A major oil discovery in northeastern Venezuela has sparked optimism about prospects of finding additional oil in an area of the country where oil fields appeared to be running dry.
The find, which also could improve Venezuela's lagging proven oil reserves totals, clearly stems from current high petroleum prices, which allow for costly drilling at depths previously unexploited because of cost. The newly discovered oil, located in the state of Monagas, is at a depth of 12,000 feet.
Venezuelan oil geologists recall that it was a similar discovery in Mexico just seven years ago that rescued Mexico's flagging oil industry and quickly turned that country into the world's fourth-largest oil producer. Venezuelans, who have worried for years about their dwindling reserves, see the find as significant.
Adding a new dimension to the nation's futture oil prospects, the find could take some of the urgency off the costly development of the Orinoco tar belt, where huge quantities of oil are contained in a molasses-like substance. Exploitation of the belt, a 20,000-square-mile area along the Orinoco River in eastern Venezuela, is under way.
The problems of removing oil from the tar belt are staggering and the cost is enormous, although it is estimated that the Orinoco project could produce 1 million bbl. oil daily by the year 2000, a figure equal to half of Venezuela's current oil production.

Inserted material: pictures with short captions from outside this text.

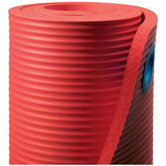 Fit Mat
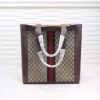 Best Replicas Bags - Replica Gucci Ophidia Large Soft Tote Bag – AAA Quality Shop For Best Louis Vuitton LV Replica Bags With Cheap Price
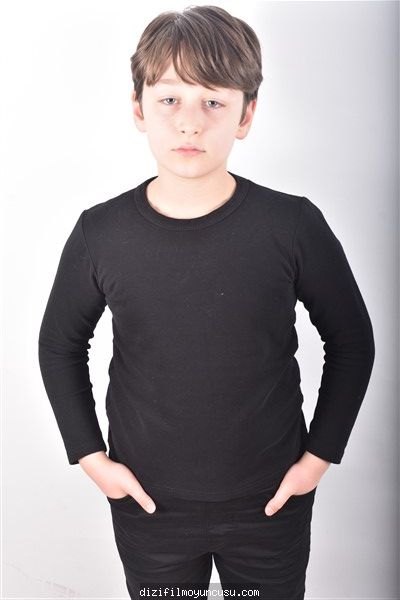 Bursa Cast Ajans Selahattin 114222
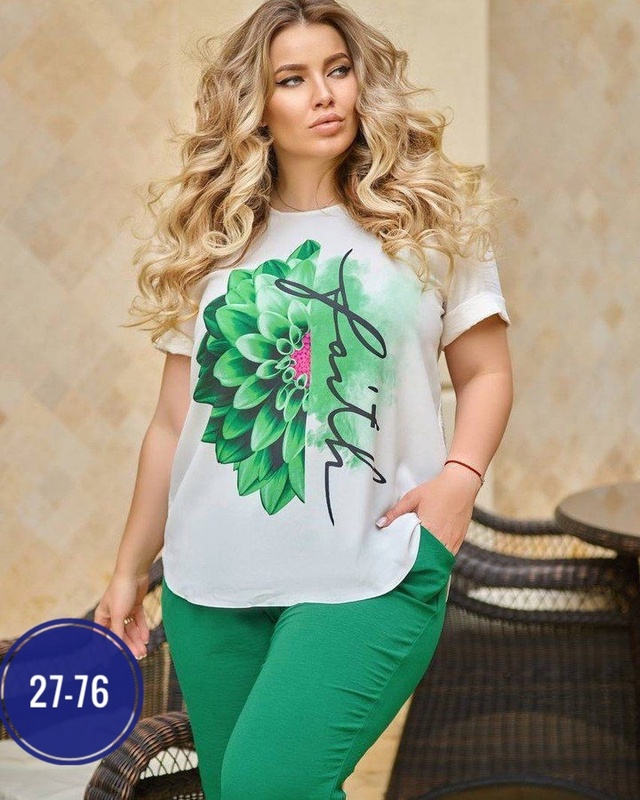 Костюм 22970566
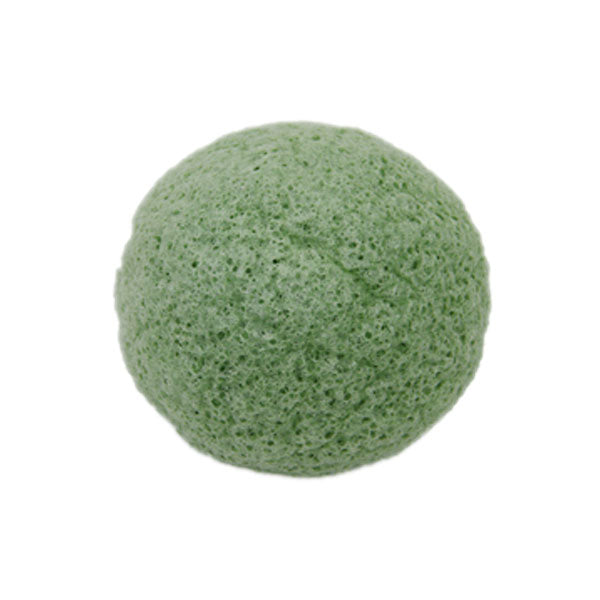 KONJAC SPONGE ASSORTED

Just three months ago, after years of study, the Venezuelan government, study , signed a contract with a United States firm, the Lummus Company, to develop and produce heavy crude oil in the tar belt. Current estimates of start-up development costs range upward from $8 billion -- but sources in Caracas, the Venezuelan capital, say the cost will eventually go to a staggering $25 billion.
If additional conventional reserves like the new find in Monagas are located, pressure for the quick development of the tar belt will lessen.
The new find is limited so far to one test well, but its size is significant. The well is producing more than 3,000 barrels of oil daily -- much more than older wells at 3,000 feet were yielding.
Petroven, Venezuela's state-owned oil company, is reactivating a number of older wells in the area in hopes of discovering more oil at depths of 12,000 and more feet below the surface.
Oil officials admit surprise at finding the relatively light crude oil at 12, 000 feet. They had long regarded the oil fields in the area as increasingly unproductive. Although the actual field where the new drilling took place is one that had been successfully exploited for decades, its production had begun to peter out recently.
The Monagas find is spurring oil exploration at greater depths in other parts of Venezuela, including important oil fields around Lake Maracaibo in the state of Zulia, where much of the country's oil reserves have been located.